Письменное задание A:
Выведите дословно отрывок текста «С юга на север» от слов «С юга на север» до слов «же, завтрак готов!».

С юга на север


Быт «бразильского крейсера». — У стенки шлюзового музея. — Волгоград. — Капитан — за новую Волгу. — Новые моря — новые проблемы. — Там, где убили медведицу. — Заднеязычные на палубе


— Эй, жакильмент, вставай! Ну вставай же, завтрак готов!

Это будит меня «дед» Гаврилыч, мой коллега. Дед сохранил свою терминологию еще от румынских времен и не без иронии, конечно, кличет нас всех жакильментами. Нас с Гаврилычем только двое матросов второго класса на этом длинном белом рефрижераторе, на который я перешел в Ростове и который мы перегоняем на Обь, в Салехард. Василь Гаврилыч не обижается, когда его зовут дедом, потому что он и впрямь годится нам всем в деды: на рефрижераторе плавает молодежь, самому капитану меньше сорока, а старпому и вовсе двадцать три. Все мы здоровы спать, одного только Гаврилыча мучит бессонница, и, поднявшись в пять утра, он неутомимо шлепает по коридору огромными ботинками (за которые был негласно прозван Хоттабычем) и успевает приготовить к подъему скромный судовой завтрак: хлеб, масло, чай. Так начинается день. Плавание пока просто идиллическое: мы должны, без особой спешки двигаясь к Северу, дойти до Архангельска. А уж оттуда вместе с другими перегонными судами экспедиции мы отправимся на восток по Северному морскому пути.

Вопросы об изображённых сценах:
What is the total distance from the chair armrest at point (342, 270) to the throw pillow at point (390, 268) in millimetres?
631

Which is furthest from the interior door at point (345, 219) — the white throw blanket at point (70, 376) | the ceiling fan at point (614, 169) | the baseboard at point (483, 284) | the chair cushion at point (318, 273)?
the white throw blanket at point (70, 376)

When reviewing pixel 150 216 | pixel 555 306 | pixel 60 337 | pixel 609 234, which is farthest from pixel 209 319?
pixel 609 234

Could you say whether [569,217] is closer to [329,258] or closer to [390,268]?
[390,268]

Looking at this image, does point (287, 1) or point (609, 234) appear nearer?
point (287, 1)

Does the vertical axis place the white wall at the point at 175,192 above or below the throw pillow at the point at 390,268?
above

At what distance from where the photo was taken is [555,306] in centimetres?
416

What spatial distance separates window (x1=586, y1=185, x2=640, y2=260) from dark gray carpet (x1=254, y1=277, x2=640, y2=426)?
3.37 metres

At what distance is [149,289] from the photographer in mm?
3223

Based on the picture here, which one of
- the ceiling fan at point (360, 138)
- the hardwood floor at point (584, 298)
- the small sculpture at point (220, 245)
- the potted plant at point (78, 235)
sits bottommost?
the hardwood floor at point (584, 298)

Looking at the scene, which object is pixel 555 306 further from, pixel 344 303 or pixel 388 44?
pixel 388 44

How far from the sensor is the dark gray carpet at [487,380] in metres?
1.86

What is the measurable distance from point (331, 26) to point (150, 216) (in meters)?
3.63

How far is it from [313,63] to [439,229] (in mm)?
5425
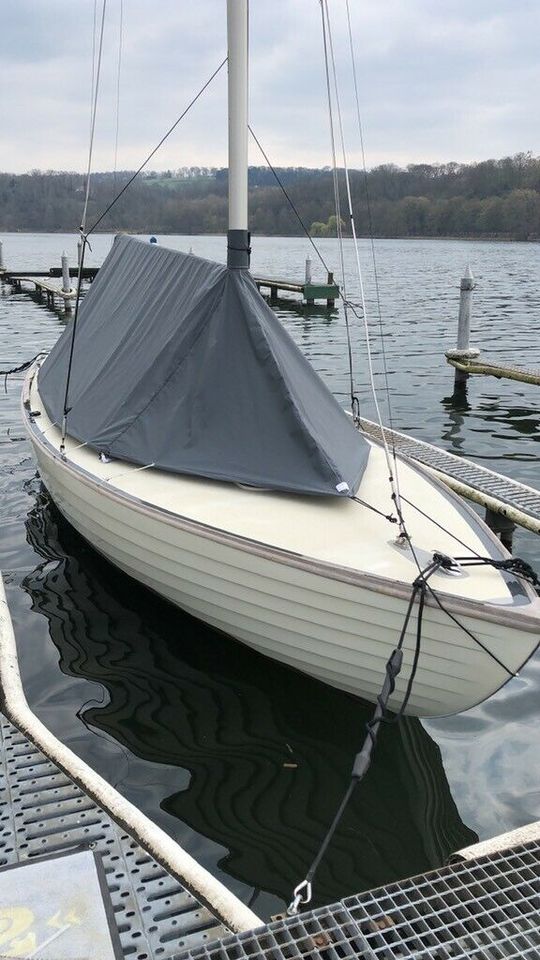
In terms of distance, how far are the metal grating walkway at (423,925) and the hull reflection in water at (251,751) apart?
887mm

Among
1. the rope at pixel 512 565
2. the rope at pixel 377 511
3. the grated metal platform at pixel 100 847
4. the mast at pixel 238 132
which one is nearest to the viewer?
the grated metal platform at pixel 100 847

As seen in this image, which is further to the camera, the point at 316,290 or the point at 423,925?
the point at 316,290

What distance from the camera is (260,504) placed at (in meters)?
5.60

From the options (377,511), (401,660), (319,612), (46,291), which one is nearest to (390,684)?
(401,660)

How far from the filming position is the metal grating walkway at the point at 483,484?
26.5 ft

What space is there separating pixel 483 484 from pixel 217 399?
4.12 metres

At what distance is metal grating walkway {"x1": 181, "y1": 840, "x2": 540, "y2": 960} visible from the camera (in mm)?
2957

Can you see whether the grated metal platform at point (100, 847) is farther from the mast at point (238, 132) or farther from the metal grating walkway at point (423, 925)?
the mast at point (238, 132)

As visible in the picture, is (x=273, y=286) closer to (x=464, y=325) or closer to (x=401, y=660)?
(x=464, y=325)

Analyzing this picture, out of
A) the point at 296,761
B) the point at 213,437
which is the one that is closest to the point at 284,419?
the point at 213,437

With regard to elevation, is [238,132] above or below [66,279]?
below

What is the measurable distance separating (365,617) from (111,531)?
A: 257cm

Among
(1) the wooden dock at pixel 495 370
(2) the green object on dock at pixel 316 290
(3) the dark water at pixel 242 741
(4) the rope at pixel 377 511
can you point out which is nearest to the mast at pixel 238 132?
(4) the rope at pixel 377 511

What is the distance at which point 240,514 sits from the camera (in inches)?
213
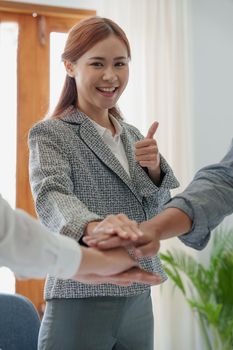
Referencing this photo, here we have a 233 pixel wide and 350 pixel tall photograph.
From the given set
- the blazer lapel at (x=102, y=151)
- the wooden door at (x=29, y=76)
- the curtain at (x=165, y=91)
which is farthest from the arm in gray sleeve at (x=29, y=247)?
the curtain at (x=165, y=91)

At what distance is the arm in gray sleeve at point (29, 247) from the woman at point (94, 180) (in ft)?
1.14

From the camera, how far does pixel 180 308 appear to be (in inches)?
143

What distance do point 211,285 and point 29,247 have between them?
2.67m

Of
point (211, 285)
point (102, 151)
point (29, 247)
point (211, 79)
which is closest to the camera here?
point (29, 247)

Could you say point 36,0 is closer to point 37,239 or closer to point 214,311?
point 214,311

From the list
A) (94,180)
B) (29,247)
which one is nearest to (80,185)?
(94,180)

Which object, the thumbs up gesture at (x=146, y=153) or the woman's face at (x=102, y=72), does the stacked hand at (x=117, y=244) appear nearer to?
the thumbs up gesture at (x=146, y=153)

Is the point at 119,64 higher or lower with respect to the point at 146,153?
higher

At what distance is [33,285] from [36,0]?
1756 mm

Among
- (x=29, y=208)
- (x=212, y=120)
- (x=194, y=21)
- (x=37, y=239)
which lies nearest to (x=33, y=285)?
(x=29, y=208)

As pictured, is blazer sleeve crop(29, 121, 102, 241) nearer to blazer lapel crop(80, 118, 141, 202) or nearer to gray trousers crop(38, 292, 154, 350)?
blazer lapel crop(80, 118, 141, 202)

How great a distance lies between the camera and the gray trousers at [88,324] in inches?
57.4

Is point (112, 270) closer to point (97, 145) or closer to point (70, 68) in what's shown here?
point (97, 145)

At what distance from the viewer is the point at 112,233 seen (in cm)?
137
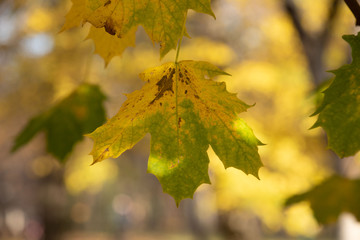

Письменное задание B:
Верните без изменений строки листинга от строки, где есть «How far from the sensor», до строки, где есть «4.12 metres», включая обе крайние. Изображения в ответ не включайте.

Итоговый ответ A:
С юга на север


Быт «бразильского крейсера». — У стенки шлюзового музея. — Волгоград. — Капитан — за новую Волгу. — Новые моря — новые проблемы. — Там, где убили медведицу. — Заднеязычные на палубе


— Эй, жакильмент, вставай! Ну вставай же, завтрак готов!

Итоговый ответ B:
How far from the sensor is the dark gray carpet at [487,380] in metres?
1.86

What is the measurable distance from point (331, 26) to point (150, 216) (in meters)?
3.63

How far is it from [313,63] to [439,229] (in mm)?
5425
In terms of distance, how far are the metal grating walkway at (423,925) and the hull reflection in water at (251,751) apart?
887mm

Among
1. the rope at pixel 512 565
2. the rope at pixel 377 511
3. the grated metal platform at pixel 100 847
4. the mast at pixel 238 132
which one is nearest to the viewer?
the grated metal platform at pixel 100 847

As seen in this image, which is further to the camera, the point at 316,290 or the point at 423,925?
the point at 316,290

What distance from the camera is (260,504) placed at (in meters)?
5.60

From the options (377,511), (401,660), (319,612), (46,291), which one is nearest to (390,684)?
(401,660)

How far from the filming position is the metal grating walkway at the point at 483,484?
26.5 ft

What space is there separating pixel 483 484 from pixel 217 399?
4.12 metres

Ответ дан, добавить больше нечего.